**ACTIVITY**
Nothing is needed except the lines below that run from the one with "United States, site archbold_FL-28." through the one with "genus: Canis", repeated exactly.

#### MATERIAL TO PROCESS

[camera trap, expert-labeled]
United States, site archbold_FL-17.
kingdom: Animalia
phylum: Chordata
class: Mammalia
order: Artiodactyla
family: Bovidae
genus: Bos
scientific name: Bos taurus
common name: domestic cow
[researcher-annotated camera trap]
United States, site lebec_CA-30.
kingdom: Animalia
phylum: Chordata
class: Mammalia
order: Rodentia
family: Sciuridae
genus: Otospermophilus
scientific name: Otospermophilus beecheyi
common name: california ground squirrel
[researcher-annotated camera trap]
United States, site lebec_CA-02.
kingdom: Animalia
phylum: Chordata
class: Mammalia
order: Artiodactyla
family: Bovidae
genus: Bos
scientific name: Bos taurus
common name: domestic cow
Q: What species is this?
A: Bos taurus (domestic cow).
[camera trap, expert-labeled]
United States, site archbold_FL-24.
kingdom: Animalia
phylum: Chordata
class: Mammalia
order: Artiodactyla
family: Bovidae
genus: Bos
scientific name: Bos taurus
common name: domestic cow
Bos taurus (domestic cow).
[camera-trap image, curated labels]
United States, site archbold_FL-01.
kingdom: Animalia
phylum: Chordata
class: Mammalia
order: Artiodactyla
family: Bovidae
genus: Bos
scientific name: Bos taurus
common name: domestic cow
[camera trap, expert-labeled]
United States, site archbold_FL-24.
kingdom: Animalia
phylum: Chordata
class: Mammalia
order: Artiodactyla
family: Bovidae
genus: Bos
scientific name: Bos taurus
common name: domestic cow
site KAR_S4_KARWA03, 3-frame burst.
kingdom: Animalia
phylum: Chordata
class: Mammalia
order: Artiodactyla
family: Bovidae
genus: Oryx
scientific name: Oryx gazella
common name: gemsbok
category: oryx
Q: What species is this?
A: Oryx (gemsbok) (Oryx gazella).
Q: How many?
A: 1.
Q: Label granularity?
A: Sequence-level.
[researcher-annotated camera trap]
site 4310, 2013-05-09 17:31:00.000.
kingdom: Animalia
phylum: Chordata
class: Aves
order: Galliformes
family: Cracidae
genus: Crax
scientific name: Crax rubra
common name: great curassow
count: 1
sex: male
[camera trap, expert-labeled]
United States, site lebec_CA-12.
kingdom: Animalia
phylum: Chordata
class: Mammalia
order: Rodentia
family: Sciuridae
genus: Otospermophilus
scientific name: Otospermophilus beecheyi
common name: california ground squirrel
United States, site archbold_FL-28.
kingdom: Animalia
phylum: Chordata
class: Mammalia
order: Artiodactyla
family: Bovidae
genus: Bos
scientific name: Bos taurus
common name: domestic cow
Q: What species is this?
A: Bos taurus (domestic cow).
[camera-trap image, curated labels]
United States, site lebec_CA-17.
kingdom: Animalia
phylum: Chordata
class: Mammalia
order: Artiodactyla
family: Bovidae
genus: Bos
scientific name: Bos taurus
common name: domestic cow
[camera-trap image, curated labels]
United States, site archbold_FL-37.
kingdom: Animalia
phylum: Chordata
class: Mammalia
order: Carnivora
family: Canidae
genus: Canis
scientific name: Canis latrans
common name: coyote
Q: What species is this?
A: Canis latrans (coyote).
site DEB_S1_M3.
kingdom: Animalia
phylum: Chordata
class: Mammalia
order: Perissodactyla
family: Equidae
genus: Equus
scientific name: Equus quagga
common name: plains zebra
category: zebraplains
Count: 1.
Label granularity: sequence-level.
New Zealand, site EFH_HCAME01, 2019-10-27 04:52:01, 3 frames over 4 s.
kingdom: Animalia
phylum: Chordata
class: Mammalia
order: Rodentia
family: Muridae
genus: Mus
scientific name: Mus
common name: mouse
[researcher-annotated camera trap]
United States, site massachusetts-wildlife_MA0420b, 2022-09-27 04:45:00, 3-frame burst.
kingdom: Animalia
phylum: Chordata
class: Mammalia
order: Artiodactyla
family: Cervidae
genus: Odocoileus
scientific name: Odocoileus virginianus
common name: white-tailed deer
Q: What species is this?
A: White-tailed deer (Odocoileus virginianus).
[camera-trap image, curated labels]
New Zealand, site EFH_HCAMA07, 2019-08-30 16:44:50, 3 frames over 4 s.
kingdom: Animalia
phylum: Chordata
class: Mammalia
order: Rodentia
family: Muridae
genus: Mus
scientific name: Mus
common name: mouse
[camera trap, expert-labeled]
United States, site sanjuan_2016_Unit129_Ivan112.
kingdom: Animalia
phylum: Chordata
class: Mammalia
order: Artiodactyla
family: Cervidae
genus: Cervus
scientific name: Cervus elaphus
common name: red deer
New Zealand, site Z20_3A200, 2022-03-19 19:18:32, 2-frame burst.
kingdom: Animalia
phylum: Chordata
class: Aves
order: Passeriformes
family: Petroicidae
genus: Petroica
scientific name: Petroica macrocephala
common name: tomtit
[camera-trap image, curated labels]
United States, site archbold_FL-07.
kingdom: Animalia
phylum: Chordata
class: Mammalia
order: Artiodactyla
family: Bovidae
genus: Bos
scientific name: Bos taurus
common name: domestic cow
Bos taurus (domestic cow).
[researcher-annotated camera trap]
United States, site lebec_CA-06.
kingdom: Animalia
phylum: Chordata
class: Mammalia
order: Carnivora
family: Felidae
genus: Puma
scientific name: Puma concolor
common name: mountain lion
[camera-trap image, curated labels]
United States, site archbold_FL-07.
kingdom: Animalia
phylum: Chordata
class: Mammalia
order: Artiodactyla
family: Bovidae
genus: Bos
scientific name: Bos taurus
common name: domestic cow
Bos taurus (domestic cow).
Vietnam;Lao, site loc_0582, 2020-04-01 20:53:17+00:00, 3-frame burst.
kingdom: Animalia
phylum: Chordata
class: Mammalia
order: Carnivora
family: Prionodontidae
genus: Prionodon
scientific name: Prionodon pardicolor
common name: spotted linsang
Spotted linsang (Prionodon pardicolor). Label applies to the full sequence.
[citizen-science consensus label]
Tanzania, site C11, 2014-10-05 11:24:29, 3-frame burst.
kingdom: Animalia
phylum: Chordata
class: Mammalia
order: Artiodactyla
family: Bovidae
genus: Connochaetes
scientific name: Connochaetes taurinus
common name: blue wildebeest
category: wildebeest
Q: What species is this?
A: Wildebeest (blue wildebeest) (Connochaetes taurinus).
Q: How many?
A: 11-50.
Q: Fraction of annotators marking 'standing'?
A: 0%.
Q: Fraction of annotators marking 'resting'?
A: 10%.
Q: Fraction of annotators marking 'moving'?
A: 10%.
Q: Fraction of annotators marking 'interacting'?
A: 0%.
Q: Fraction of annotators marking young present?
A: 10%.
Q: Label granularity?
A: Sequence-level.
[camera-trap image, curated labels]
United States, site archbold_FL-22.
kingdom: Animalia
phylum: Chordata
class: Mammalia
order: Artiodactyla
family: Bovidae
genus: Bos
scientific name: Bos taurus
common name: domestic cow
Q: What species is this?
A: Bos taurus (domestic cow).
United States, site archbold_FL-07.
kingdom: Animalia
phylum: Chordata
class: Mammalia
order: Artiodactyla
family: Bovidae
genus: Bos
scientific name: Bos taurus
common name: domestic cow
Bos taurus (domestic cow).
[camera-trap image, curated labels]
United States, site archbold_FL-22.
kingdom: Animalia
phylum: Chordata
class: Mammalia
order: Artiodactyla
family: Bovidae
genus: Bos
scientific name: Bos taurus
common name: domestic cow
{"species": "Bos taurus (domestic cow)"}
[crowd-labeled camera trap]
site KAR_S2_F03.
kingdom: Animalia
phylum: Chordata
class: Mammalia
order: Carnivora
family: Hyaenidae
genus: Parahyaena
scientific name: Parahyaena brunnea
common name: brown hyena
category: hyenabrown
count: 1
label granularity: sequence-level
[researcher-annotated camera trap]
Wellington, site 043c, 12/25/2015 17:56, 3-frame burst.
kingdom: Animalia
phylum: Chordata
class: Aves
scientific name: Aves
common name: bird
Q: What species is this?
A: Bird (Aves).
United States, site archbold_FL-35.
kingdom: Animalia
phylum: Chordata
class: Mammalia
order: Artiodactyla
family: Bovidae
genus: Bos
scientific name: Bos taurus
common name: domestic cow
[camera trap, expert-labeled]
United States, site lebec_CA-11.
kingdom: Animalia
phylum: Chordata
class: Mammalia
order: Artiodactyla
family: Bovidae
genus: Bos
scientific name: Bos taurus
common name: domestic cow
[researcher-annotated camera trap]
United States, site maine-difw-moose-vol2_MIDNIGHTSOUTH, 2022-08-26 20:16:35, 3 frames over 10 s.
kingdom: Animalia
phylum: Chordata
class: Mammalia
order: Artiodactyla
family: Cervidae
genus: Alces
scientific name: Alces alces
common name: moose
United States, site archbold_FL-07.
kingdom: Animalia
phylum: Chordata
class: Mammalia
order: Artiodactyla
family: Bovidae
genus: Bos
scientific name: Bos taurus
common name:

########

**EXERCISE SOLUTION**
United States, site archbold_FL-28.
kingdom: Animalia
phylum: Chordata
class: Mammalia
order: Artiodactyla
family: Bovidae
genus: Bos
scientific name: Bos taurus
common name: domestic cow
Q: What species is this?
A: Bos taurus (domestic cow).
[camera-trap image, curated labels]
United States, site lebec_CA-17.
kingdom: Animalia
phylum: Chordata
class: Mammalia
order: Artiodactyla
family: Bovidae
genus: Bos
scientific name: Bos taurus
common name: domestic cow
[camera-trap image, curated labels]
United States, site archbold_FL-37.
kingdom: Animalia
phylum: Chordata
class: Mammalia
order: Carnivora
family: Canidae
genus: Canis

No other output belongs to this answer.